Other than as expressly set out in these Terms and Conditions the Interai make no additional representation or provides other warranties with respect to the software and services. In particular, to the maximum extent permitted by law, Interai disclaims any warranties not made under this agreement, either express or implied, including but not limited to implied warranties of merchantability and fitness for a particular purpose or use. Interai does not warrant that the operation of the software will be uninterrupted or error-free; that any errors are reproducible or that errors are repairable; the workapps will be fully interoperable with all systems or that their operation or use will not cause any data loss or corruption; does not warrant or make any representations regarding the use or the results of the use of the software or any related services.

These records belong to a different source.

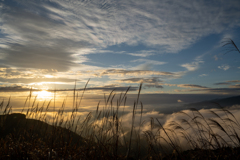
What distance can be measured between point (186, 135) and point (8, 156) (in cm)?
429

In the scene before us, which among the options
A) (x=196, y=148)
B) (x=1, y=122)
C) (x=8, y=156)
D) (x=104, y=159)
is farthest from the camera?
(x=1, y=122)

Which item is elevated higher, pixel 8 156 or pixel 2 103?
pixel 2 103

Interai shall defend, indemnify and hold Customer harmless from any direct damage or claim brought by a third party alleging that the Software, WorkApss or any of the services infringe such third party’s intellectual property rights. Interai’s indemnification obligation shall be conditioned on provision of a written notice of the claim by Customer to Interai promptly after becoming aware thereof; Interai having sole control over the defense and settlement of the claim; and Customer providing reasonable cooperation in the defense at Interai’s expense. Notwithstanding anything to the contrary, Interai’s indemnification obligations hereunder shall not apply if: Customer made any changes to the Software or combined it with any third-party software or if Interai created any deliverables or modifications pursuant to Customer’s instructions, materials or specifications.

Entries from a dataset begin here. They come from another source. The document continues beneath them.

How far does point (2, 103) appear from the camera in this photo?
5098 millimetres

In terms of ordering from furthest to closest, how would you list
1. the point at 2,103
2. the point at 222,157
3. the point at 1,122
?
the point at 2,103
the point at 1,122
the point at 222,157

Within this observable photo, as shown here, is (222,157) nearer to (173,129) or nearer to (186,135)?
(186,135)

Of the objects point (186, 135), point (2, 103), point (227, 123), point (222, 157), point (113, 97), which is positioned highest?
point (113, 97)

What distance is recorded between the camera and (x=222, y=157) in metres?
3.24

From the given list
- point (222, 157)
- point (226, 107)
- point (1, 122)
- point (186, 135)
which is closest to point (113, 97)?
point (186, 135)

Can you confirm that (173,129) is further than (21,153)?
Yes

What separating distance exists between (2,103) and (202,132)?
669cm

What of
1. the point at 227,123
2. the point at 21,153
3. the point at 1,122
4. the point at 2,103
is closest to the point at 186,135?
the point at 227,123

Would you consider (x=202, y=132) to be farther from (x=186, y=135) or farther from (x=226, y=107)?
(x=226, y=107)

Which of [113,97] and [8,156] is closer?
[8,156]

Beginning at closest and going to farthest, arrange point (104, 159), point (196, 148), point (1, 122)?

except for claims arising from breach of confidentiality or misappropriation of either party’s intellectual property rights, in no event shall either party or its affiliates be liable tot he other party or any third party, under any legal theory, whether contract, tort or otherwise, for any indirect, incidental, consequential or punitive damages, including without limitation, damages for loss of business profits, business interruption, loss of information or loss of data. notwithstanding anything to the contrary, Interai’s and/or its affiliate’s aggregate liability shall not exceed the amounts actually paid by customer to Interai herein during the twelve (12) months period preceding the event that gave rise to the claim.

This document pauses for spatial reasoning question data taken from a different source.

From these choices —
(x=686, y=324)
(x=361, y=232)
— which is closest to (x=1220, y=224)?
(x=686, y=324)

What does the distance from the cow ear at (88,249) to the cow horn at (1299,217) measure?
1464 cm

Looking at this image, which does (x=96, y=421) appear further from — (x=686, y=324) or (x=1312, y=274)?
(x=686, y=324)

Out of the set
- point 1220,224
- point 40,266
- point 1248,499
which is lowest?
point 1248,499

(i) This Agreement is the entire agreement between Customer and Interai in respect of the subject matter herein and this Agreement shall not be modified except as provided herein; (ii) This Agreement is governed by the laws of the State of Israel without regard to conflict of laws provisions thereof. The courts of Tel Aviv-Jaffa, Israel shall have exclusive jurisdiction and venue to adjudicate any dispute arising out of this Agreement and both parties hereby irrevocably submit to the exclusive jurisdiction of those courts; (iii)Neither party may assign or otherwise transfer this Agreement or any of its rights and obligations under this Agreement to any third party without the prior written consent of the other party. Any unauthorized assignment will be void and of no force or effect. Notwithstanding the foregoing, Interai may assign and transfer all of its rights and obligations herein in connection with a merger, consolidation, reorganization or sale of all or substantially all of its assets; (iv) unless otherwise expressly provided, no provisions of this Agreement are intended or shall be construed to confer upon or give to any person or entity other than Customer and Interai, any rights, remedies or other benefits under or by reason of the Agreement; (v) no failure or delay by either party in exercising any right, power or remedy shall operate as a waiver thereof. Waivers must be explicit and in writing.